Can LLMs Reconcile Knowledge Conflicts in Counterfactual Reasoning
Khurram Yamin, Gaurav Ghosal, Bryan Wilder
TL;DR
The paper investigates whether LLMs can reconcile parametric world knowledge with in-context counterfactual premises in multi-hop reasoning. It introduces counterfactual QA benchmarks and toy experiments to isolate scenarios where context reinforces, adds, contradicts, or is irrelevant to prior knowledge. Empirical results show two main failure modes: context-ignoring and context-overfitting, with simple finetuning often degrading stored knowledge and pretraining counterfactual data yielding trade-offs between reasoning ability and factual accuracy. The findings highlight fundamental limits in current LLMs' ability to adapt internal knowledge on demand, motivating new training and architectural approaches for dynamic knowledge integration.
Abstract
Large Language Models have been shown to contain extensive world knowledge in their parameters, enabling impressive performance on many knowledge intensive tasks.
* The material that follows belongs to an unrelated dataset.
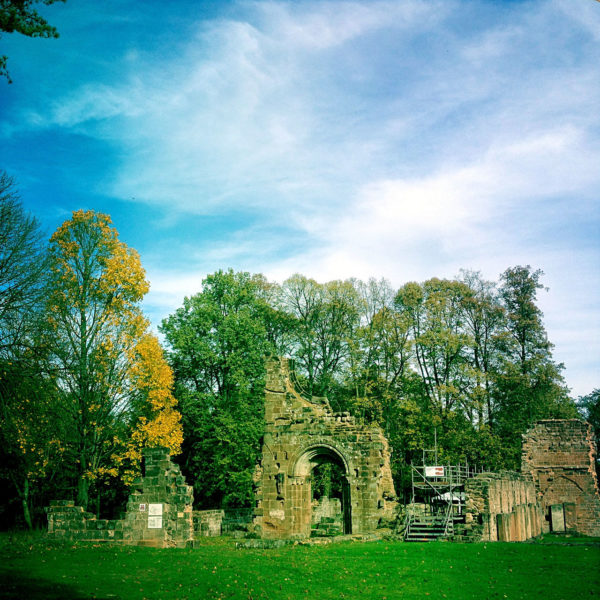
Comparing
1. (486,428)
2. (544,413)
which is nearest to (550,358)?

However, when deployed in novel settings, LLMs often encounter situations where they must integrate parametric knowledge with new or unfamiliar information. In this work, we explore whether LLMs can combine knowledge in-context with their parametric knowledge through the lens of counterfactual reasoning. Through synthetic and real experiments in multi-hop reasoning problems, we show that LLMs generally struggle with counterfactual reasoning, often resorting to exclusively using their parametric knowledge. Moreover, we show that simple post-hoc finetuning can struggle to instill counterfactual reasoning ability -- often leading to degradation in stored parametric knowledge. Ultimately, our work reveals important limitations of current LLM's abilities to re-purpose parametric knowledge in novel settings.